Auch Silke Fritsch weiß, wie wertvoll ein persönliches Gespräch ist. Seit Dezember berät die Sozialkoordinatorin mit ihren Kolleginnen ältere Menschen kostenfrei im Quartierszentrum „Am Tierpark“, am Telefon und auf Wunsch auch bei einem Hausbesuch. Das Zentrum ist auf Initiative der HOWOGE entstanden. Betreiber ist die gemeinnützige Biloba GmbH. „Oft ist die Überraschung groß, wie viele Möglichkeiten es gibt, das Leben im Alter etwas leichter zu machen“, sagt Silke Fritsch. Zum Beispiel im Badezimmer: Wer nicht mehr so leicht in die Wanne kommt, muss nicht gleich einen Pfleger engagieren. Schon ein Badewannen-Lift erleichtert den Einstieg. Zudem empfiehlt das Team Pflegedienste, die Einkauf und Wohnungsputz übernehmen. „Wir helfen den Mietern unter anderem auch dabei, staatliche Unterstützungsleistungen für sich oder für Angehörige zu beantragen“, erklärt Silke Fritsch. Bewährt sich das Angebot, sollen auch in anderen Kiezen Quartierszentren entstehen.

Bis 2030 wird sich die Zahl der über 80-jährigen Berliner nahezu verdoppeln. Deshalb schafft die HOWOGE „altersfreundliche Quartiere“.

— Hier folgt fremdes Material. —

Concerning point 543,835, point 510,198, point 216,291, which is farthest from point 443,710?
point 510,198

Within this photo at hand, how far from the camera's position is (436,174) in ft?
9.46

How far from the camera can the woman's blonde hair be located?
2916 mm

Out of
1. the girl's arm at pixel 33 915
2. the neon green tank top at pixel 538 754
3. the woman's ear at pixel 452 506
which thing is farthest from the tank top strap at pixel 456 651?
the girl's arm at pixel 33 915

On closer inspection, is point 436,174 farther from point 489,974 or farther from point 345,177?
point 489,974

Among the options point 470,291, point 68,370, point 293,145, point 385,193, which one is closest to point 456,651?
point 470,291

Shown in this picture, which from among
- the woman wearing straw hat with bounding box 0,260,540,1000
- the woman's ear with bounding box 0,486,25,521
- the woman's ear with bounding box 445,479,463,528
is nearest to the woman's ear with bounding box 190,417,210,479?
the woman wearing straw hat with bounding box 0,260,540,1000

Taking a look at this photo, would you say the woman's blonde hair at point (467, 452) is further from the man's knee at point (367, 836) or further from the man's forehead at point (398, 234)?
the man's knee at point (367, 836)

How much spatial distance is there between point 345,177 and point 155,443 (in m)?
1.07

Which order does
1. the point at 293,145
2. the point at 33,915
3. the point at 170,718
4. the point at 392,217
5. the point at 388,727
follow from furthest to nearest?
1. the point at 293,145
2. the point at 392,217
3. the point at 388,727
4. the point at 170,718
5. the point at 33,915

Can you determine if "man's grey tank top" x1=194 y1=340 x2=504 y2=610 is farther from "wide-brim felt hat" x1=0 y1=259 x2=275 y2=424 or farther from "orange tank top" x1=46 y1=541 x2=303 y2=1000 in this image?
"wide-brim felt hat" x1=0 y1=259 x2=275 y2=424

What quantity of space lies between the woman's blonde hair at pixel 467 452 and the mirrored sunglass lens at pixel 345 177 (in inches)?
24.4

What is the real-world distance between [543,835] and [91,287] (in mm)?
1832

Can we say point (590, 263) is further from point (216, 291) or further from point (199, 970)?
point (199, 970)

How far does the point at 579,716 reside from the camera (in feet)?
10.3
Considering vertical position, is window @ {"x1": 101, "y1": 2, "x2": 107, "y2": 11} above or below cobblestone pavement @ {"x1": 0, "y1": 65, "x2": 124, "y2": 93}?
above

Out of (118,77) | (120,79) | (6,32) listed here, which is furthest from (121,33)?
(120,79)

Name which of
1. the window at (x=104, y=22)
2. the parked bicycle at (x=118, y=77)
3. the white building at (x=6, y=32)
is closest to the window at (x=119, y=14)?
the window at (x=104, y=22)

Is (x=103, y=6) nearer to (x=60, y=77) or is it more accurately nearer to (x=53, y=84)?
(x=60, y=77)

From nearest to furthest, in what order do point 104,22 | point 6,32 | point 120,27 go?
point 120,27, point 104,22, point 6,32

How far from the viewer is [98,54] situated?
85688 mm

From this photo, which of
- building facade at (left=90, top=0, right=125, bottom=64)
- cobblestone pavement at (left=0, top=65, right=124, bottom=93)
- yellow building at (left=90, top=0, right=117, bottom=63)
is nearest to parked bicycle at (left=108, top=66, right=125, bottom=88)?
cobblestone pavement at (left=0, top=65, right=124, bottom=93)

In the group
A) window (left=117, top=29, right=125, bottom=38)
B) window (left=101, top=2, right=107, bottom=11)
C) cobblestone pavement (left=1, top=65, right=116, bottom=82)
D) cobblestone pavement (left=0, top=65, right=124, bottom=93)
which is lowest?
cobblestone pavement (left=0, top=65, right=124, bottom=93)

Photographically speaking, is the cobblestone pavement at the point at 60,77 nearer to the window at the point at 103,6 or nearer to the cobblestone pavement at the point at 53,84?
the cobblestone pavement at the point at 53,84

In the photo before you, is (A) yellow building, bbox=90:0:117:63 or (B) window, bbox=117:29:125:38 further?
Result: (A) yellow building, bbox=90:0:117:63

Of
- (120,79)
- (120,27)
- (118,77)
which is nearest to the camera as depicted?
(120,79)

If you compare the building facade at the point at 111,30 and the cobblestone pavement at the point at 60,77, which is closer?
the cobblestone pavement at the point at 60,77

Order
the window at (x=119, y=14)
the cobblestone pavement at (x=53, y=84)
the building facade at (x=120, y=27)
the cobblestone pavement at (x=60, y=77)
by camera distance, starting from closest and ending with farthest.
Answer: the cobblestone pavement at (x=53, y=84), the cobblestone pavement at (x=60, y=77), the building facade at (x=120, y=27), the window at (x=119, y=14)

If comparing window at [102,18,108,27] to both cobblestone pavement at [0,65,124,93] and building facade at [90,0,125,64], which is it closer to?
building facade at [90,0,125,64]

Das Quartierszentrum ist Teil eines Pilotprojekts der HOWOGE. Das Unternehmen macht sich fit für die Zukunft: Bis 2030 wird sich die Zahl der über 80-jährigen Berliner nahezu verdoppeln. Deshalb entsteht in Friedrichsfelde-Süd derzeit ein „altersfreundliches Quartier“. Wohnungen und Serviceleistungen werden so ausgebaut, dass alle Mieter möglichst lange und eigenständig in den eigenen vier Wänden leben können. 2000 Wohnungen sind bereits barrierefrei erreichbar. In der Mellenseestraße wurde ein ganzes Haus altersfreundlich saniert: Fast alle Wohnungen sind schwellenfrei und haben bodengleiche Duschen. Sicherheitsbeleuchtung erleichtert die Orientierung. Ein Concierge-Dienst hat immer ein Ohr für alle Anliegen der Mieter. In Gemeinschaftsräumen treffen sich die Nachbarn zu Spielenachmittagen. Aber auch Eltern mit Kinderwagen wissen eine Rampe zu schätzen. Ziel ist es, in jedem Stadtteil die Generationen zu mischen – wie in den Treskow-Höfen: Unter der WG von Käte Rein zieht eine Kita ein. „Wir haben schon eine Zusammenarbeit vereinbart“, sagt Andreas Gwiasda: „Jung und Alt animieren sich hervorragend!“

Käte Rein
Gemeinsames Kochen und Backen macht Freude – und hält geistig fit

Quartierszentrum "Am Tierpark"

Das Pilotprojekt gibt es bisher nur in Friedrichsfelde-Süd. Im Quartierszentrum erhalten Mieter unentgeltlich Auskünfte zu Pflege und sozialer Hilfe im Alter.

Erich-Kurz-Str. 7,
Mo/Fr 9–12 Uhr, Mi 14–18 Uhr,
tägl. 9–16 Uhr unter (030) 51 06 11 26,
quartierszentrum-lichtenberg@remove-this.biloba-pflege.de

Mellenseestraße

Das HOWOGE-Haus in der Mellenseestraße 39–41 ermöglicht „altersfreundliches Wohnen“ im Grünen. 83 Wohnungen mit Balkon und bodengleichen Duschen wurden umfassend saniert. Einige wenige sind noch frei. Zudem bietet eine Senioren-Wohngemeinschaft elf Plätze. Weitere Vorteile sind die Sicherheitsbeleuchtung zur besseren Orientierung im Haus und Gemeinschaftsräume, die für private Feiern genutzt werden können.